L’extrait analysé va de « Non, non, jeune étourdi. » à « où il la mit presque machinalement ».

La signature du pacte maudit, réponse de l’antiquaire, introduction

La Peau de Chagrin, publié pour la première fois en 1831, occupe une place particulière dans l’œuvre réaliste de Balzac, plus connu pour ses Études de Mœurs.

Ce roman réaliste et fantastique constitue le premier tome des Études philosophiques. (Voir la fiche de lecture de La Peau de chagrin de Balzac)

Entré dans un magasin d’antiquités, Raphaël de Valentin découvre, grâce à un vieux marchand, une Peau de chagrin magique et en traduit l’inscription en sanskrit.

Le pacte proposé est machiavélique : à chaque vœu exaucé, sa vie s’en verra diminuée.

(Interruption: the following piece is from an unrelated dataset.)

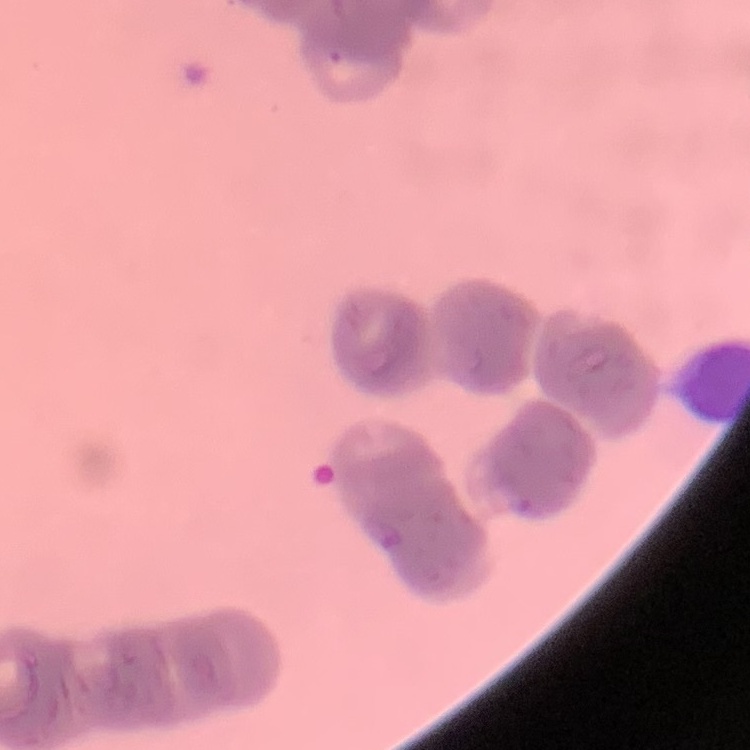
The erythrocytes show rouleaux formation. Thin blood film. Stained with either Field's or Giemsa. One tile cut from a larger photomicrograph.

Après l’acceptation de ce pacte et les premiers souhaits de Raphaël, le vieillard adresse sa réponse.

Extrait étudié

Non, non, jeune étourdi. Vous avez signé le pacte : tout est dit. Maintenant vos volontés seront scrupuleusement satisfaites, mais aux dépens de votre vie. Le cercle de vos jours, figuré par cette peau, se resserrera suivant la force et le nombre de vos souhaits, depuis le plus léger jusqu’au plus exorbitant. Le brachmane auquel je dois ce talisman m’a jadis expliqué qu’il s’opérerait un mystérieux accord entre les destinées et les souhaits du possesseur. Votre premier désir est vulgaire, je pourrais le réaliser ; mais j’en laisse le soin aux événements de votre nouvelle existence. Après tout, vous vouliez mourir ? hé ! bien, votre suicide n’est que retardé.
L’inconnu, surpris et presque irrité de se voir toujours plaisanté par ce singulier vieillard dont l’intention demi-philanthropique lui parut clairement démontrée dans cette dernière raillerie, s’écria : — Je verrai bien, monsieur, si ma fortune changera pendant le temps que je vais mettre à franchir la largeur du quai. Mais, si vous ne vous moquez pas d’un malheureux, je désire, pour me venger d’un si fatal service, que vous tombiez amoureux d’une danseuse ! Vous comprendrez alors le bonheur d’une débauche, et peut-être deviendrez-vous prodigue de tous les biens que vous avez si philosophiquement ménagés.
Il sortit sans entendre un grand soupir que poussa le vieillard, traversa les salles et descendit les escaliers de cette maison, suivi par le gros garçon joufflu qui voulut vainement l’éclairer : il courait avec la prestesse d’un voleur pris en flagrant délit. Aveuglé par une sorte de délire, il ne s’aperçut même pas de l’incroyable ductilité de la Peau de chagrin, qui, devenue souple comme un gant, se roula sous ses doigts frénétiques et put entrer dans la poche de son habit où il la mit presque machinalement.

Problématique

En quoi cet extrait dévoile-t-il la personnalité complexe du personnage principal ?

Annonce de plan linéaire

Dans un premier temps, le destin de Raphaël de Valentin est scellé par le vieillard, qui instaure un rapport de force en sa faveur.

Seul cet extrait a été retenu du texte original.